Happy Planet Index

Tess Chilton

In this Ted Talk Statistician, Nic Marks, argues that quality of life is measurable. He also argues that true contentment comes from our connections with others, engagement with the world and our sense of autonomy rather then our accumulation of material wealth. He asks, why then do we base our nations success by its productivity instead of the happiness and well being of its people?

Mark is a pioneer in the field of well-being research and has created ways to measure happiness. In this Ted Talk he brings up the Happy planet Index that he created, which calculates national well-being against resource use. The results of this test show that the people in world’s wealthiest countries, who consume the most, are not the happiest. The happiest planet, in fact, is Costa Rica and they use 1/4th the resources that westernized countries use. A happy life does not have to cost the earth.

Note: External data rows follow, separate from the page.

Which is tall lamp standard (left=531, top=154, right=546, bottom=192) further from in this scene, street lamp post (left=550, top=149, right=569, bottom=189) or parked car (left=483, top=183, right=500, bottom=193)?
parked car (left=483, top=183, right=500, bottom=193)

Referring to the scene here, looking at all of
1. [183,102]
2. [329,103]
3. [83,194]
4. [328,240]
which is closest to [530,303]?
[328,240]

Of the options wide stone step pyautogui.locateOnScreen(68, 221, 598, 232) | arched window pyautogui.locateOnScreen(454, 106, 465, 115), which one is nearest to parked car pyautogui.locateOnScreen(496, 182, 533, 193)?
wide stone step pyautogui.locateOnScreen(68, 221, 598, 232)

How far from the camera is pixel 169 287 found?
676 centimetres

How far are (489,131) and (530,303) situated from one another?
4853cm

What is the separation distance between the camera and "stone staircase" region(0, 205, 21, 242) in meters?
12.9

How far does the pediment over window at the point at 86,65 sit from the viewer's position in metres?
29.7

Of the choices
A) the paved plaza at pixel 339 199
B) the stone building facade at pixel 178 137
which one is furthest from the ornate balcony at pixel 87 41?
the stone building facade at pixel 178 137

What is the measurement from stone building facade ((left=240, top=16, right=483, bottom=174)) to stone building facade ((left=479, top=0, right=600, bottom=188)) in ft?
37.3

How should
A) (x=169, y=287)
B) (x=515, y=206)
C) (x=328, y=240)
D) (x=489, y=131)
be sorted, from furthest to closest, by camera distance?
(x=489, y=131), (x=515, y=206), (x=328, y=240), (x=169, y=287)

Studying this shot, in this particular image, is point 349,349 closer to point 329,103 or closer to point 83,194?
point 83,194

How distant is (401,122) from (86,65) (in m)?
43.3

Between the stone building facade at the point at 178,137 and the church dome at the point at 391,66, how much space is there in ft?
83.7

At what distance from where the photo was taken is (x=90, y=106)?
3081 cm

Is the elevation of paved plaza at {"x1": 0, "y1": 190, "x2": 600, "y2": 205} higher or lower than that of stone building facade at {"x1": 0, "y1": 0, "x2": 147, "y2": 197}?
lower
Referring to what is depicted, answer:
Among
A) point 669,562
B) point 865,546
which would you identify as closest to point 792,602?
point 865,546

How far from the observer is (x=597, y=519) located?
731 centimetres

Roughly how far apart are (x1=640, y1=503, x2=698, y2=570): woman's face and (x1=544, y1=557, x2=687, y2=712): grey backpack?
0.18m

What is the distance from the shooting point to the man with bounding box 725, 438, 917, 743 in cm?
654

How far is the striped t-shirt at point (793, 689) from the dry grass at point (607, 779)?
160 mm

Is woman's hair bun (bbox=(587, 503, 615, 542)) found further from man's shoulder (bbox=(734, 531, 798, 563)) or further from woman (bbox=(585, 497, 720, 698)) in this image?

He give an outline of the five ways to wellbeing according to They are: Connect, Be Active, Take Notice, Keep Learning and Give. These activities are simple things individuals can do in their everyday lives. The Five Ways to Well-being were developed from evidence gathered in the UK government’s Foresight Project on Mental Capital and Wellbeing. The Project, published in 2008, drew on state-of-the-art research about mental capital and mental wellbeing through life. I hope this inspires new ways of thinking about prosperity in terms of happiness and well-being rather then economic growth.

1 Comment

  1. vavrok

    This reminds me of a book you might be interested in, “Geography of Bliss” by Eric Weiner. The book analyzes why some countries are “happy” and others are not. He focuses a lot on what policies in Scandinavia contribute to their high ranking on the happiness index.